Güney Afrika'da COVID-19 aşı denemelerine liderlik eden Madhi, aşıların Omicron'a karşı etkinliğinin epidemiyolojik çalışmalarını yürütme çabalarının bir parçasıdır. Güney Afrika'da uygulanan üç aşının tümünü (Johnson & Johnson, Pfizer–BioNTech ve Oxford–AstraZeneca) içeren çığır açan enfeksiyonlara ilişkin anekdot raporları var. Ancak Madhi, araştırmacıların aşıların yanı sıra önceki enfeksiyon tarafından sağlanan Omicron'a karşı koruma düzeyini ölçmek isteyeceklerini söylüyor.
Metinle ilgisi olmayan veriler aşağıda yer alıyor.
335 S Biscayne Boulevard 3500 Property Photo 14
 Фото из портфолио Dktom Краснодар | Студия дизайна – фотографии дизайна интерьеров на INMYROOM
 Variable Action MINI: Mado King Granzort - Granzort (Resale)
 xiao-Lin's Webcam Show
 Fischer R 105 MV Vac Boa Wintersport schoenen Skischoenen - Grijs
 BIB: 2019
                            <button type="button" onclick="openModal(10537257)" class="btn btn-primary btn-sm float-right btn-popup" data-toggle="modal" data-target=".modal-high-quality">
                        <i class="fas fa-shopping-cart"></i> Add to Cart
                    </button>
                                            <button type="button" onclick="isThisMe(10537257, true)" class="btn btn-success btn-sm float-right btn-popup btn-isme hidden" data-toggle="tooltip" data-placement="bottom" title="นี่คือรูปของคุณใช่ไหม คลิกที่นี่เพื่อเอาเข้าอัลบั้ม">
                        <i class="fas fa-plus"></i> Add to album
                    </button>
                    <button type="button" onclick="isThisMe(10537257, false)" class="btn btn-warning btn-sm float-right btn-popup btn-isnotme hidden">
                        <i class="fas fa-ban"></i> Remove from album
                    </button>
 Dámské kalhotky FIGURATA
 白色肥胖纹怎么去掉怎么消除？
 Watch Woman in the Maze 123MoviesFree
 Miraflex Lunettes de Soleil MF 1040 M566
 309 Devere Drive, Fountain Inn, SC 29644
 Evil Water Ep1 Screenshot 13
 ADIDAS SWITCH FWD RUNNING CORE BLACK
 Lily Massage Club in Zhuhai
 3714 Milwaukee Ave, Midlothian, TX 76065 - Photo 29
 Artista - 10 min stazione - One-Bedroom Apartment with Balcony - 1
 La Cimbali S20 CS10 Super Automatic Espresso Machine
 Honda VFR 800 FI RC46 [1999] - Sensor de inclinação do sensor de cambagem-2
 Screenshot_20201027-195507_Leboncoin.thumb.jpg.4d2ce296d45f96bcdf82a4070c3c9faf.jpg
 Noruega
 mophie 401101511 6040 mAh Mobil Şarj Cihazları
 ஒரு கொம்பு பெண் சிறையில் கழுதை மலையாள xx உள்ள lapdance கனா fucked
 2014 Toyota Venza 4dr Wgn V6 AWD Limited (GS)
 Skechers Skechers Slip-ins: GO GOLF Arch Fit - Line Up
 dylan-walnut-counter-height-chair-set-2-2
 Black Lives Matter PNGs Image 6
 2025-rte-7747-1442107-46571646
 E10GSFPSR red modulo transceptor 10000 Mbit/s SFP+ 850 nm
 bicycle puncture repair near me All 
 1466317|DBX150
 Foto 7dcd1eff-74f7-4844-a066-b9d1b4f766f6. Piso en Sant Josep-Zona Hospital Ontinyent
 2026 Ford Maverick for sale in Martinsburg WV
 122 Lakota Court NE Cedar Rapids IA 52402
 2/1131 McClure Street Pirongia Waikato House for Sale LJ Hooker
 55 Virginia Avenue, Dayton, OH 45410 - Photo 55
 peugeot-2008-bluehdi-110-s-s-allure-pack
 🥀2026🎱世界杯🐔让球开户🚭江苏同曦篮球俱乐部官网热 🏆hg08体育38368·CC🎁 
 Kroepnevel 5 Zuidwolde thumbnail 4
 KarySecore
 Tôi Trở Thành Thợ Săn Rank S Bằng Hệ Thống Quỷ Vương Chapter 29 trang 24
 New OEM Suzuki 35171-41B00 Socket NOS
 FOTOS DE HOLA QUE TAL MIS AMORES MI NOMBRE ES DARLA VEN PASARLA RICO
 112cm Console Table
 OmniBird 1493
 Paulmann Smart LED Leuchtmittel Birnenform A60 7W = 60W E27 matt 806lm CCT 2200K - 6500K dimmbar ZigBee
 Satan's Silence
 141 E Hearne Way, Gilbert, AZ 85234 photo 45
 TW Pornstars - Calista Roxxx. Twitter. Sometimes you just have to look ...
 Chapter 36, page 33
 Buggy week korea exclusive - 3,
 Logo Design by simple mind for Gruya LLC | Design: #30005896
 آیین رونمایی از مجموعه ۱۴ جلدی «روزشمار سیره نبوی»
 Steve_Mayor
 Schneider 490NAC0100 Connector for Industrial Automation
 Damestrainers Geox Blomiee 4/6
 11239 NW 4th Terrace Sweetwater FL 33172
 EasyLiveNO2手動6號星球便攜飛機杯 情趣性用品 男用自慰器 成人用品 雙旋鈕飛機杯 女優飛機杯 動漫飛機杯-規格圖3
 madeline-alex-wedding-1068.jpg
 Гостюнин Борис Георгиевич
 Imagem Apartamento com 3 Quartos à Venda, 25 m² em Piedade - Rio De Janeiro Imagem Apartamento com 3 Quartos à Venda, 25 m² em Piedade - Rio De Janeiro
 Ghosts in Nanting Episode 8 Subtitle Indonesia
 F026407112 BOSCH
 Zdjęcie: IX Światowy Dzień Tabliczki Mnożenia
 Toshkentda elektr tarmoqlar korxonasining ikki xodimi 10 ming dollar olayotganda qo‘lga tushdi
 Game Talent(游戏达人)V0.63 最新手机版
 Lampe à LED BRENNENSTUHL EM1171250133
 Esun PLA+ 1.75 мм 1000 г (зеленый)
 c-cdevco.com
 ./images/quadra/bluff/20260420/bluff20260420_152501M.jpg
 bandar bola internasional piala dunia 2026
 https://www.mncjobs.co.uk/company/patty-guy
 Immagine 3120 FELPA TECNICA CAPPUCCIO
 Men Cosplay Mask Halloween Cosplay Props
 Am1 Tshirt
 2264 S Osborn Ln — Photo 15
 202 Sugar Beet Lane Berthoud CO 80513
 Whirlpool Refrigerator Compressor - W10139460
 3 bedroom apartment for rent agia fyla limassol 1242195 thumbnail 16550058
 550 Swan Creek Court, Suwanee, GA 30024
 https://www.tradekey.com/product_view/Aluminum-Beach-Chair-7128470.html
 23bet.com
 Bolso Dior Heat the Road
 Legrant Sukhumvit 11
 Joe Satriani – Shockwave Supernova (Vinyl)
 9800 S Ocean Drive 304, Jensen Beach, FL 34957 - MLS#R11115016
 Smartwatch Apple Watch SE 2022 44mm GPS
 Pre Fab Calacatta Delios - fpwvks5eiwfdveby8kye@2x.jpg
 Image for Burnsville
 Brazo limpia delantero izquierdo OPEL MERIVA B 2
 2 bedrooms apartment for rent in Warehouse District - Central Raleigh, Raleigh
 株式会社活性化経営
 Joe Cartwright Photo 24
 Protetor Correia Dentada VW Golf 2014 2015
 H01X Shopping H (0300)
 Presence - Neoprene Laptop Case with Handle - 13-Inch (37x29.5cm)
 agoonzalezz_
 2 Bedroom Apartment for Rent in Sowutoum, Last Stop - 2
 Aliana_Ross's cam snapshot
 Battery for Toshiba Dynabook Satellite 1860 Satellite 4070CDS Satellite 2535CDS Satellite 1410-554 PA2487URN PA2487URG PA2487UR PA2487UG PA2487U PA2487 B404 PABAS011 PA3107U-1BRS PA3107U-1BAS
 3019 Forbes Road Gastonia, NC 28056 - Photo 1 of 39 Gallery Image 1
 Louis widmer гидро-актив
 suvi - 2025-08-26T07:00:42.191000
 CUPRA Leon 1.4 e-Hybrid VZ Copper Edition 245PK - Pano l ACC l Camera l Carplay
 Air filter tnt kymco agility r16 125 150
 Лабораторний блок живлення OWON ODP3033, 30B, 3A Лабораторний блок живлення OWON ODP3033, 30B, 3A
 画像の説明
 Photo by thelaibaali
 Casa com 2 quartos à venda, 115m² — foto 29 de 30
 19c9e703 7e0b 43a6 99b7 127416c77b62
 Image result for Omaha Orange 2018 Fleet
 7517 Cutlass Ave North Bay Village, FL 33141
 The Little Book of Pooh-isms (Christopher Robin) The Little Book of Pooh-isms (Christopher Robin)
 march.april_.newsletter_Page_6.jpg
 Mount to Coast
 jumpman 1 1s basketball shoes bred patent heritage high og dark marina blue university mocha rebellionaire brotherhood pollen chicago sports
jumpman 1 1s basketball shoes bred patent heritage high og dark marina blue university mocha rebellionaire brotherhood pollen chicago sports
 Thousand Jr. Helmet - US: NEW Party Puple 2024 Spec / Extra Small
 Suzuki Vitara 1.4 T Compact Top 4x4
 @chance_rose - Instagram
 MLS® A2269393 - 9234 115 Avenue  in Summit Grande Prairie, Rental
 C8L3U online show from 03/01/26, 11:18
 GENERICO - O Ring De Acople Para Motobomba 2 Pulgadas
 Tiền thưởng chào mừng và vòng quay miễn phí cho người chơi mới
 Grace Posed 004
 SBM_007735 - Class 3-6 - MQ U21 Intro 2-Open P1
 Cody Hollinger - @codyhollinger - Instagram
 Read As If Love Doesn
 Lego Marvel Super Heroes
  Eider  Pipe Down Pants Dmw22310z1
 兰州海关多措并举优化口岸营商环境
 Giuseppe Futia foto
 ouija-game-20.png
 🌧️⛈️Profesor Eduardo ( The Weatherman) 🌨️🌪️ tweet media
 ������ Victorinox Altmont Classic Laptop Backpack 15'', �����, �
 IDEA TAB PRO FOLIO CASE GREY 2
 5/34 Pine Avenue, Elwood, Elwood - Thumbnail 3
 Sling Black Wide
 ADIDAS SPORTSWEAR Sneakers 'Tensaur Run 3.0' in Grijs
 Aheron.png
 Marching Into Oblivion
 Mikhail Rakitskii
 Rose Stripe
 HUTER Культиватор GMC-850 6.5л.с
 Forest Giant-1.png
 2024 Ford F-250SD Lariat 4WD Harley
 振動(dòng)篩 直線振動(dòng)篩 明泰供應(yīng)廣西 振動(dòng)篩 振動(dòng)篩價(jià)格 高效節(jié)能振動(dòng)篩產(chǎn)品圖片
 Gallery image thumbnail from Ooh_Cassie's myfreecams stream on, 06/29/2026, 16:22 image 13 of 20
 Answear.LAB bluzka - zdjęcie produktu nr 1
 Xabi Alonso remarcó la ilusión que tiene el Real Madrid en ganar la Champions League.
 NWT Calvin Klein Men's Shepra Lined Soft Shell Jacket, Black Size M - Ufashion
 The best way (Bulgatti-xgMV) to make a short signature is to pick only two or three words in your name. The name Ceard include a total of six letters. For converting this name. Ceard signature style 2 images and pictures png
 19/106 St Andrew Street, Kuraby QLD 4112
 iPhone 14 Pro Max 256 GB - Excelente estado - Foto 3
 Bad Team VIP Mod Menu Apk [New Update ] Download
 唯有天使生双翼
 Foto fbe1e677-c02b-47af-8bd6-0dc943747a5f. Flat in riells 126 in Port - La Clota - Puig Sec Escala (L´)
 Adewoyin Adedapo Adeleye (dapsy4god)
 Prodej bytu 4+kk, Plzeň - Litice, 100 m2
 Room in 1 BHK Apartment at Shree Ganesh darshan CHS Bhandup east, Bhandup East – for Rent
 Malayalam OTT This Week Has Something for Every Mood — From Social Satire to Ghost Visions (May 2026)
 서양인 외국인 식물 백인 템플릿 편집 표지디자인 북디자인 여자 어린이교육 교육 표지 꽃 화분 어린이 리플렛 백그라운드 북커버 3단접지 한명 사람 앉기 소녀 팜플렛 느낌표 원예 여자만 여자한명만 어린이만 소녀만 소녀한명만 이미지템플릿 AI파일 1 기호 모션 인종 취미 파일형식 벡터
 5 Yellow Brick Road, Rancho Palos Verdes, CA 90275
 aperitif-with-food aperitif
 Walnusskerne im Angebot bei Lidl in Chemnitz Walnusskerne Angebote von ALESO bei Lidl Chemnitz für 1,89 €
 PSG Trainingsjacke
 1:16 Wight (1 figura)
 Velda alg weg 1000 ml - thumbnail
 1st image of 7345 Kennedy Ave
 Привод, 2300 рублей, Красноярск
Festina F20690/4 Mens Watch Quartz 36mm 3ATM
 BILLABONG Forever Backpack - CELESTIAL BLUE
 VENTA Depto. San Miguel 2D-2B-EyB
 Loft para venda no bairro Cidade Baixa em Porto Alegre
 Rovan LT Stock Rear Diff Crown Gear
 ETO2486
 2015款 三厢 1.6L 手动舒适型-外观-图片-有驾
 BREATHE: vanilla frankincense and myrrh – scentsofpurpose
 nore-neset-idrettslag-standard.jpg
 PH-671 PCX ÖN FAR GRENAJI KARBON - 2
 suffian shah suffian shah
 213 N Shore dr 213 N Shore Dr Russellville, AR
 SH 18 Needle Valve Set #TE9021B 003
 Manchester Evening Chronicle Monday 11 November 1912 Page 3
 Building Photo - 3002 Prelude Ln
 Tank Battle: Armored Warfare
Bieniasz, üçüncü dozların nötralize edici antikor seviyelerini aşırı yüklendiğini ve bunun Omicron'un bu antikorlardan kaçma yeteneğine karşı bir siper oluşturmasının muhtemel olduğunu söylüyor. Ekibinin polimutant sivri uç üzerindeki çalışması, aşılarını almadan aylar önce COVID-19'dan iyileşen kişilerin, mutant sivri uçları bloke edebilen antikorlara sahip olduğunu buldu. Bieniasz'a göre bu sonuçlar, ister enfeksiyon ister destekleyici doz yoluyla olsun, SARS-CoV-2'nin başak proteinine tekrar tekrar maruz kalan kişilerin "Omicron'a karşı nötralize edici aktiviteye sahip olma olasılığının oldukça yüksek" olduğunu gösteriyor.